If you have never fished either of these reefs, don’t worry; they are not hard to find over Summer!

On a calm morning there are normally more than 80 boats vying for spots on Palmy, with almost as many trying to find a parking spot on Mermaid.

If you are early enough and get a spot on or close to the reef then try to get your lines in with a bit of berley going just on daybreak. This is usually the best time for the spotted mackerel and if it coincides with a tide change and a light southerly then you are in with a pretty good chance of bending a few rods.

Light wire traces and small hooks also improve your chances of getting the bites on the days when the spotties are a bit fussy.

Try to have one bloke throwing a slug most of the time in case they prefer the metal lure or they pass your boat just out of range of your baits.

When you do hook one on the slug, get some berley ready because other fish will often follow the hooked one and you can pull a few macks quickly by getting some berley out around the hooked fish when it gets close enough.

A word of caution when fishing these popular reefs: Don’t anchor too close to the other boats; this only aggravates everyone and the new braided lines will almost instantly cut through an anchor rope when a mackerel is screaming line off.

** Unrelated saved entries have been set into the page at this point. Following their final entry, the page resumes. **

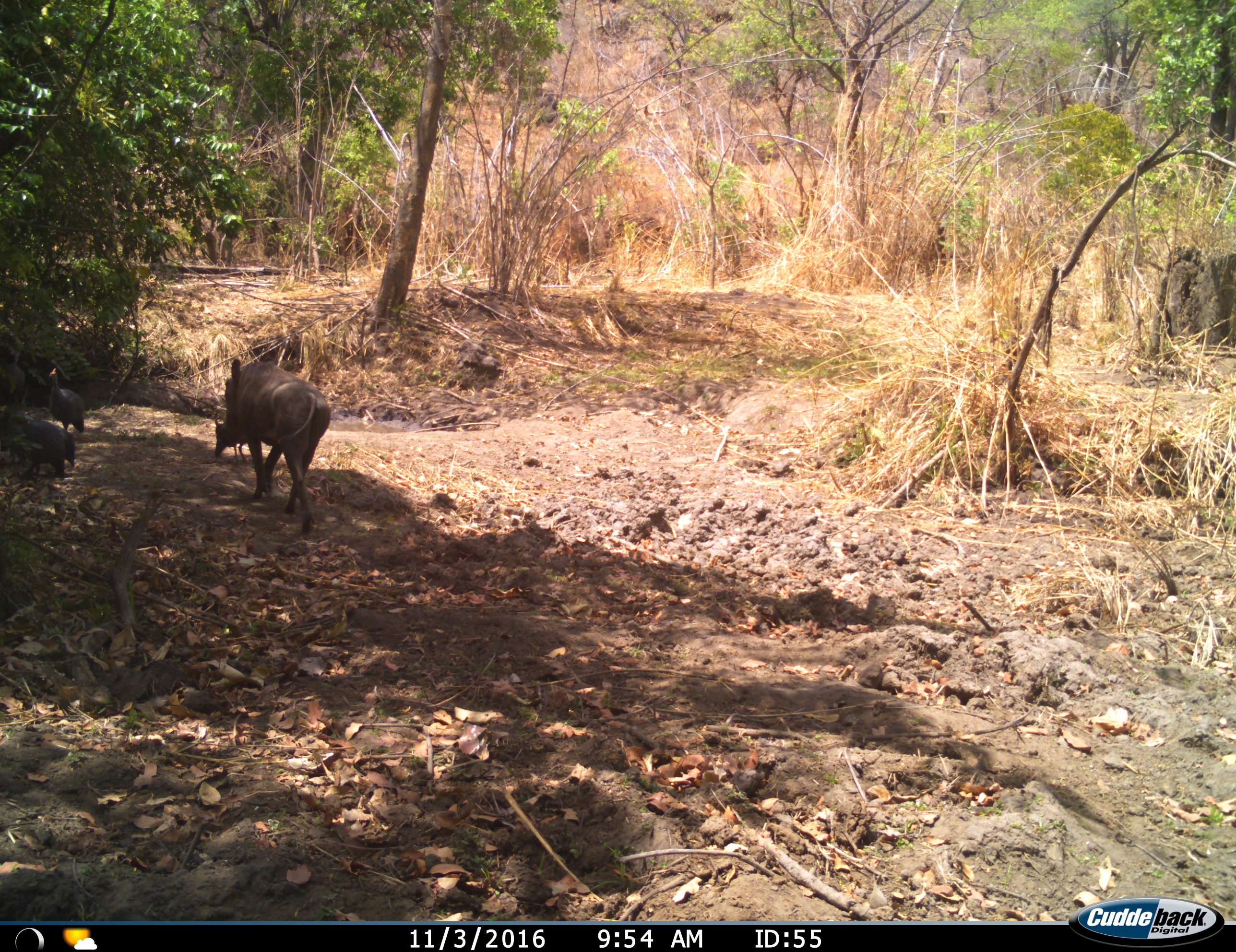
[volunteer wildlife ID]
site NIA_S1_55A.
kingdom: Animalia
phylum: Chordata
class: Aves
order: Galliformes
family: Numididae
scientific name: Numididae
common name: guineafowl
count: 3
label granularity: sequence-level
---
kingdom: Animalia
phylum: Chordata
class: Mammalia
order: Artiodactyla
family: Suidae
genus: Phacochoerus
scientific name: Phacochoerus africanus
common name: warthog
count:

If there isn’t enough space for you in the group then move to the outside of the pack or head out to the gravel patch because the mackerel move around a fair bit and are not always right on the reef.

Downriggers are excellent tools for slow trolling baits or lures. We run two Cannon downriggers on the charter boat and catch the majority of our fish on these while slow trolling, especially once the sun is up.

Getting the live or dead baits down deep is often the only way to get a bite.


January is a top month to get among the whiting action on the river.

Worms and yabbies are the most dependable baits and although we usually Experience a lot of boat traffic on the river in January, the guys who put in the effort still get consistent catches of these excellent table fish.

Small poppers or surface-walking stickbaits like the Lucky Craft Bevy Pop or Sammy are also great whiting catchers and fishing these little lures over the shallower flats with light spin tackle can be heaps of fun.

You also generally catch the larger specimens using lures and the by-catch of bream, trevally and even flathead keeps things interesting.

Mangrove jacks will be prime targets, with rock walls, rock bars and any other similar structure good places to start targeting them.

January is a great month for fishing the Tweed region so remember the sunscreen and get out there!